There were four horses and a pack mule, this last laden with sides of pork, four or five fat turkeys, a bag of rough-skinned potatoes, another of turnips, and a large keg of cider.
“If conditions there are half as bad as I think they are,” his father had told him, while overseeing the loading of the mule, “the commander would lend you the services of half a battalion in exchange for this, let alone a surgeon.”
“Thank you, Papa,” he said again, and swung into his saddle, his new captain’s gorget about his neck and a white flag of truce folded neatly into his saddlebag.
Valley Forge looked like a gigantic encampment of doomed charcoal-burners.
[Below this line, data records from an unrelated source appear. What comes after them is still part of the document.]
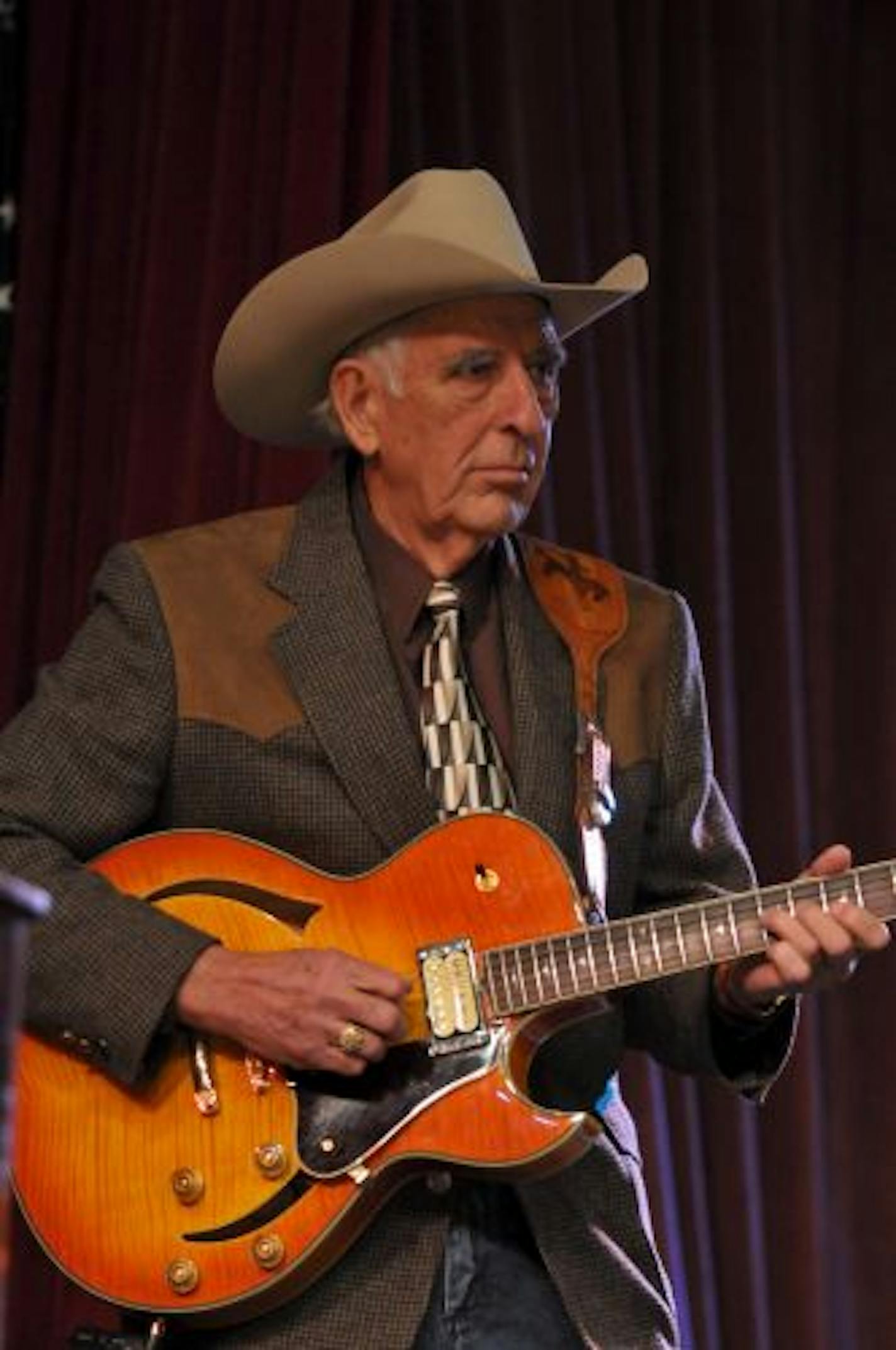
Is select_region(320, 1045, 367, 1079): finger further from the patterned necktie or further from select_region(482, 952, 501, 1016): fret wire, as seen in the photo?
the patterned necktie

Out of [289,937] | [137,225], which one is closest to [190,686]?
[289,937]

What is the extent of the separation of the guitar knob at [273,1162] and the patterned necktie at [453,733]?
0.39 meters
The place was essentially a wood lot, or had been before Washington’s soldiers began felling everything in sight. Hacked stumps were everywhere, and the ground was strewn with broken branches. Huge bonfires burned in random spots, and piles of logs were stacked everywhere. They were building huts as fast as possible—and none too soon, for snow had begun falling three or four hours before, and the camp was already blanketed with white.